Passage –
Puis, il évoque le cas consistant « à ôter ou à refuser à une personne ce à quoi elle a un droit moral »168. Le terme de droit moral nous ramène notamment à la défense faite par Mill de la liberté de travailler des femmes. En effet, il considère que celles-ci ont, en tant qu'être humain, un droit moral de choisir leur occupation. Dès lors, le fait que l'accès à certaines professions ou fonctions leur soit légalement interdit constitue une grave injustice.

John Stuart Mill définit également comme « l'obligation de justice » « les règles morales qui protègent chaque individu en empêchant les autres de lui nuire soit directement soit en entravant sa liberté de poursuivre son propre bien »169. Or, Mill décrit la condition de la femme comme un esclavage légal dans lequel la femme n'a plus de liberté individuelle, plus même d'existence juridique. Comment, dès lors, pourrait-elle poursuivre son propre bien ? On l'en empêche de façon positive, à travers toutes les interdictions qui lui sont faites, mais aussi négative, à travers le manque de protection légale, juridique, notamment pénale, dont elle dispose. Dès lors, il peut être considéré que l'obligation de justice envers les femmes n'est pas respectée. Cette situation irait donc à l'encontre de la morale utilitariste et du progrès de la société. Cette thèse est également soutenue de façon explicite par l'auteur au sein de De l'assujettissement.

Lignes extraites d'une collection
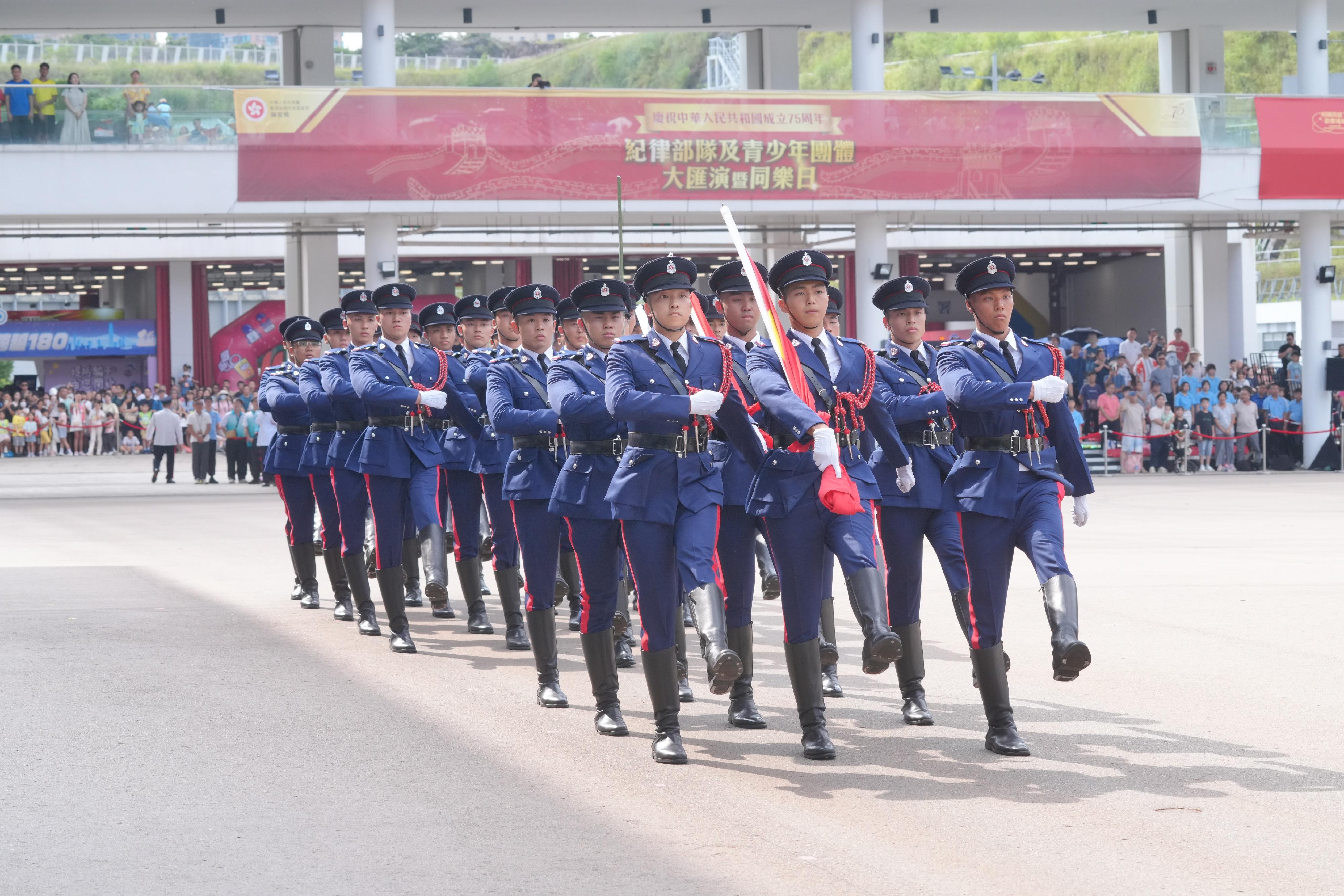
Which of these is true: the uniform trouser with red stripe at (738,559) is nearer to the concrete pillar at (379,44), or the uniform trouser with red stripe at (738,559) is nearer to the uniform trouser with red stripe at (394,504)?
the uniform trouser with red stripe at (394,504)

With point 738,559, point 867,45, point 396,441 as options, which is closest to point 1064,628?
point 738,559

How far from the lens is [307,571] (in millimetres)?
10984

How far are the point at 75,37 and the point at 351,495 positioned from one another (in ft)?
266

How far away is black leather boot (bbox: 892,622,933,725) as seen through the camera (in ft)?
22.4

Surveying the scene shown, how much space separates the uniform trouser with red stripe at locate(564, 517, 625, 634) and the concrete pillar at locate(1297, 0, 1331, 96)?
24362 mm

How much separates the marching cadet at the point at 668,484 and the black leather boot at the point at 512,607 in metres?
2.91

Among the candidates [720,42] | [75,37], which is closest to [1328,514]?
[720,42]

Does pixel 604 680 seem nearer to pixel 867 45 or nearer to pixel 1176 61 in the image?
pixel 867 45

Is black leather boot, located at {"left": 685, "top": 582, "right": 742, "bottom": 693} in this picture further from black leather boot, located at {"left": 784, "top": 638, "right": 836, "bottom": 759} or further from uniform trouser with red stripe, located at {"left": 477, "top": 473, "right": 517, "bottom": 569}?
uniform trouser with red stripe, located at {"left": 477, "top": 473, "right": 517, "bottom": 569}

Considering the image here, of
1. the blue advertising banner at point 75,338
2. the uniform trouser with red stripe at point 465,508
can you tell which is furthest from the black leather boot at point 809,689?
the blue advertising banner at point 75,338

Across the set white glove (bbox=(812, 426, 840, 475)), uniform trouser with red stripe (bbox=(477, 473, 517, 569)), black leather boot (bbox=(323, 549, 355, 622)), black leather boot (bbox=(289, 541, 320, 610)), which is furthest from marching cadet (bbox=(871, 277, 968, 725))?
black leather boot (bbox=(289, 541, 320, 610))

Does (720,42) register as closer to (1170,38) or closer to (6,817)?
(1170,38)

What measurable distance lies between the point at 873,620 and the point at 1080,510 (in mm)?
1125

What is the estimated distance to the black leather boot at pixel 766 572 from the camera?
895 cm
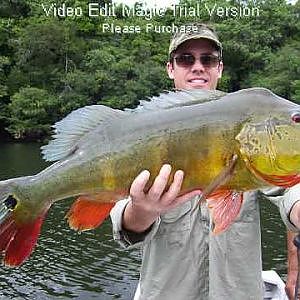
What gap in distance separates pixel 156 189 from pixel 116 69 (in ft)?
140

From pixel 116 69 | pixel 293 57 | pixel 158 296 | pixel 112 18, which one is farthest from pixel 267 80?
pixel 158 296

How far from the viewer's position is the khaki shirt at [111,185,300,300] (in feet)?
10.4

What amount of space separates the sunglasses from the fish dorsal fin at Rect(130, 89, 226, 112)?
121cm

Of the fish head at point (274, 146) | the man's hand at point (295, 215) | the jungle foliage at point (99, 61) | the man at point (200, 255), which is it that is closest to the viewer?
the fish head at point (274, 146)

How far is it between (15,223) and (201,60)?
185 centimetres

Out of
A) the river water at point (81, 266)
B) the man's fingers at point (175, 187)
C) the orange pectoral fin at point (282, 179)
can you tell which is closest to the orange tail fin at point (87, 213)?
the man's fingers at point (175, 187)

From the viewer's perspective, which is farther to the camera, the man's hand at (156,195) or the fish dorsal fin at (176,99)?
the fish dorsal fin at (176,99)

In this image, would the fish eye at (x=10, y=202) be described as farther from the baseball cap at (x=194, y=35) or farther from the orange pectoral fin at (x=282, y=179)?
the baseball cap at (x=194, y=35)

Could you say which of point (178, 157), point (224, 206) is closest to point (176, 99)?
point (178, 157)

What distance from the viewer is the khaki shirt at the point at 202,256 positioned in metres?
3.16

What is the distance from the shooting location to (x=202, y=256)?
10.5 feet

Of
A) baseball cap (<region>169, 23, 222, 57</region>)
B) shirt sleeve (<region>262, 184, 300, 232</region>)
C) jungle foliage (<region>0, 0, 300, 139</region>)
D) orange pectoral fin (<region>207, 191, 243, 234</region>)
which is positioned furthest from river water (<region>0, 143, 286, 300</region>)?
jungle foliage (<region>0, 0, 300, 139</region>)

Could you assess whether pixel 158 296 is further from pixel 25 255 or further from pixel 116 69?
pixel 116 69

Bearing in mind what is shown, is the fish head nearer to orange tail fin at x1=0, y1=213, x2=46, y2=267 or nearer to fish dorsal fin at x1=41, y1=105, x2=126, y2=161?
fish dorsal fin at x1=41, y1=105, x2=126, y2=161
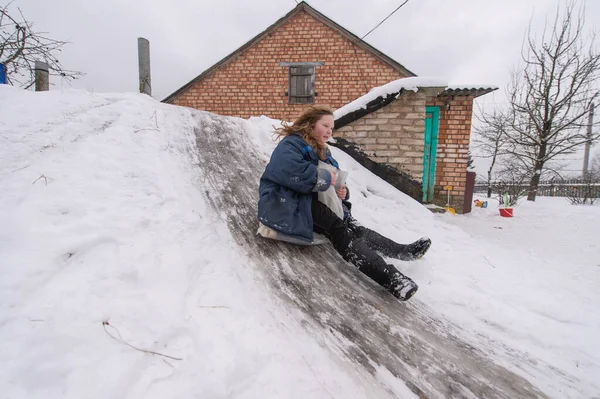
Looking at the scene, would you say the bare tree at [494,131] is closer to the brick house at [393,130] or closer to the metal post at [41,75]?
the brick house at [393,130]

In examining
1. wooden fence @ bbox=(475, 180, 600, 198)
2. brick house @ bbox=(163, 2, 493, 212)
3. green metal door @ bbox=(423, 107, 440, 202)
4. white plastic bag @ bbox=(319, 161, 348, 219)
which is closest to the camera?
white plastic bag @ bbox=(319, 161, 348, 219)

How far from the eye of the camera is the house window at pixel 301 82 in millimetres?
8648

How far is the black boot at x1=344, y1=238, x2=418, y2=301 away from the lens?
1818 millimetres

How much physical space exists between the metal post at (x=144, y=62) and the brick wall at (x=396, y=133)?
521 centimetres

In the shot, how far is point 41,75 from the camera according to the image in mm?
5559

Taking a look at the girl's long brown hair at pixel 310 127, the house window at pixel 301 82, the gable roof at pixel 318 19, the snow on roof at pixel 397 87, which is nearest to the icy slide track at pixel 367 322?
the girl's long brown hair at pixel 310 127

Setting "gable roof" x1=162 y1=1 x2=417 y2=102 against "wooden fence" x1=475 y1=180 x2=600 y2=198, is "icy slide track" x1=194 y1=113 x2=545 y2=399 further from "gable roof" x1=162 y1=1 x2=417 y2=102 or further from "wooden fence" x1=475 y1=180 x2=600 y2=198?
"wooden fence" x1=475 y1=180 x2=600 y2=198

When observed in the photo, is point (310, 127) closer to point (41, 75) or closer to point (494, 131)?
point (41, 75)

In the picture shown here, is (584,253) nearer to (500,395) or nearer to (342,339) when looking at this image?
(500,395)

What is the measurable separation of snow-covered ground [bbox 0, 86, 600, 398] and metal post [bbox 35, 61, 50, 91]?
10.1 ft

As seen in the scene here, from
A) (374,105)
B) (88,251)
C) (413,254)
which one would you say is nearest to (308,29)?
(374,105)

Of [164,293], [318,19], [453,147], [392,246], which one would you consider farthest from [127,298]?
[318,19]

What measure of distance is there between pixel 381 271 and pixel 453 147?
525 centimetres

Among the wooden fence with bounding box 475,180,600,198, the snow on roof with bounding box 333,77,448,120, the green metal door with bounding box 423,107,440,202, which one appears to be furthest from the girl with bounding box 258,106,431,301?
the wooden fence with bounding box 475,180,600,198
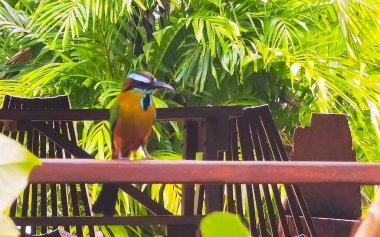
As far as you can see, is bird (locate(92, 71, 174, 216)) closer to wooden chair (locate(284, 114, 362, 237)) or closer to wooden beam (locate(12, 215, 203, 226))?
wooden beam (locate(12, 215, 203, 226))

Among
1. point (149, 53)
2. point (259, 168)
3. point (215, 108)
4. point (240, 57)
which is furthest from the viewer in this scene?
point (149, 53)

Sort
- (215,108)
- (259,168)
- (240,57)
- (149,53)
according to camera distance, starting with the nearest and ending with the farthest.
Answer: (259,168)
(215,108)
(240,57)
(149,53)

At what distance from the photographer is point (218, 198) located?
5.63ft

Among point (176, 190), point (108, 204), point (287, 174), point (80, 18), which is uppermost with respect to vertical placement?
point (80, 18)

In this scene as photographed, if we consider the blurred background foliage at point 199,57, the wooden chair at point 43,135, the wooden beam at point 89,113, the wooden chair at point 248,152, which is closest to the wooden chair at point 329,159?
the wooden chair at point 248,152

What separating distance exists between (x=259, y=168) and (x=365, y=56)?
3.18 meters

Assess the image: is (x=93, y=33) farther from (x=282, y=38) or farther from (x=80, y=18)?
(x=282, y=38)

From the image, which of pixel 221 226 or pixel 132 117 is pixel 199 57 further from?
pixel 221 226

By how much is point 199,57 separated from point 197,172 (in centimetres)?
274

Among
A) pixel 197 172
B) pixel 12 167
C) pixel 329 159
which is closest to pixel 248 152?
pixel 329 159

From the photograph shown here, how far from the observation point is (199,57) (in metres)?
3.58

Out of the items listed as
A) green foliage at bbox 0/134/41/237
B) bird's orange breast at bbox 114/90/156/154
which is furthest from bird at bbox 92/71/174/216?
green foliage at bbox 0/134/41/237

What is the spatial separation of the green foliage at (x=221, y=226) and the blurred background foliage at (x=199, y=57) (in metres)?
3.11

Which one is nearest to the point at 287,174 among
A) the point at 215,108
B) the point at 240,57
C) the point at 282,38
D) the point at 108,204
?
the point at 215,108
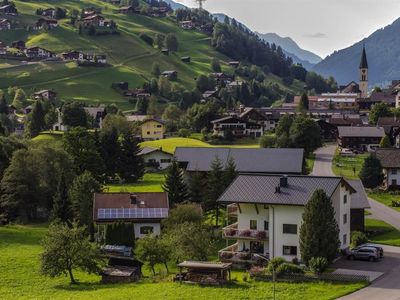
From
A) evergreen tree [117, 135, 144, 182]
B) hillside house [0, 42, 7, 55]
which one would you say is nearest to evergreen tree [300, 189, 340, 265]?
evergreen tree [117, 135, 144, 182]

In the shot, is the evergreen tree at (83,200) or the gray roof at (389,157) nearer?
the evergreen tree at (83,200)

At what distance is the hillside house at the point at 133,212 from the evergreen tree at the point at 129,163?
2896 cm


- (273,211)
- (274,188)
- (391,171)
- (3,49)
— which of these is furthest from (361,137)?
(3,49)

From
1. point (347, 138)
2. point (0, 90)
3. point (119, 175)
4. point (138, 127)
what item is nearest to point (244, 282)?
point (119, 175)

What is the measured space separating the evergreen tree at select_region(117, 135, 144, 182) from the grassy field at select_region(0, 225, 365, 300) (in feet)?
124

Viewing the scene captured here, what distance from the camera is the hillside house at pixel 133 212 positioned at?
173 feet

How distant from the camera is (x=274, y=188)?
46188 millimetres

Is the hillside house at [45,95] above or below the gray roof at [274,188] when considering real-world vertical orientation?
above

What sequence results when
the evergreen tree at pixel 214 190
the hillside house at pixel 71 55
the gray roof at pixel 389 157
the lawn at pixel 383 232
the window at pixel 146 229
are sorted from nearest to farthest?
the lawn at pixel 383 232 < the window at pixel 146 229 < the evergreen tree at pixel 214 190 < the gray roof at pixel 389 157 < the hillside house at pixel 71 55

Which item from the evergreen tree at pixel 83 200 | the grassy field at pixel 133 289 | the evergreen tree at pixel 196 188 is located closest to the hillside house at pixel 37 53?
the evergreen tree at pixel 83 200

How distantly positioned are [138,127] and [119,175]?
3958 centimetres

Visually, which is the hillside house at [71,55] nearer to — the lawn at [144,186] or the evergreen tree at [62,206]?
the lawn at [144,186]

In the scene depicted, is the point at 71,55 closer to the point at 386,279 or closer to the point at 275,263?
the point at 275,263

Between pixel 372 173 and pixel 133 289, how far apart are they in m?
40.9
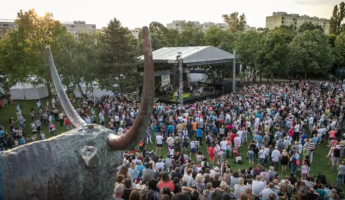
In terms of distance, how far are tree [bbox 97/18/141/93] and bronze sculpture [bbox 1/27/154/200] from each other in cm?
2462

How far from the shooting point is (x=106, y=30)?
28.1 metres

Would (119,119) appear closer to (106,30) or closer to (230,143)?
(230,143)

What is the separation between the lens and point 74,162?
2.73 meters

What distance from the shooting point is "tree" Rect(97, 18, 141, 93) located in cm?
2750

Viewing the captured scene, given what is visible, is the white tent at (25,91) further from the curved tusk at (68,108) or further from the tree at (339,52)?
the tree at (339,52)

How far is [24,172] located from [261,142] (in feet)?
43.7

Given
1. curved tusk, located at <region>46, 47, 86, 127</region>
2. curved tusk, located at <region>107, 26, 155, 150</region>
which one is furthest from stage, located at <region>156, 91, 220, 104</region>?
curved tusk, located at <region>107, 26, 155, 150</region>

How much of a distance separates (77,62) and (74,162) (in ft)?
84.9

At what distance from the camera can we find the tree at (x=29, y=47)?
26.3 metres

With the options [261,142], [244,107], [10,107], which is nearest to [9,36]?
[10,107]

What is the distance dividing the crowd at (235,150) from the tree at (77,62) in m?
3.93

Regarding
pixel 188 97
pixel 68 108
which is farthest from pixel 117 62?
pixel 68 108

Objectifs –
1. D'après le passage, comment Mill décrit-il la condition de la femme ?
2. Recopiez fidèlement la partie du passage qui commence aux mots « Puis, il évoque » et s'arrête après les mots « une grave injustice. ».
3. Dans le passage, quelles formes de protection font défaut à la femme ?

Réponses complètes –
1. Comme un esclavage légal dans lequel la femme n'a plus de liberté individuelle, plus même d'existence juridique.

2.
Puis, il évoque le cas consistant « à ôter ou à refuser à une personne ce à quoi elle a un droit moral »168. Le terme de droit moral nous ramène notamment à la défense faite par Mill de la liberté de travailler des femmes. En effet, il considère que celles-ci ont, en tant qu'être humain, un droit moral de choisir leur occupation. Dès lors, le fait que l'accès à certaines professions ou fonctions leur soit légalement interdit constitue une grave injustice.

3. La protection légale, la protection juridique et la protection pénale.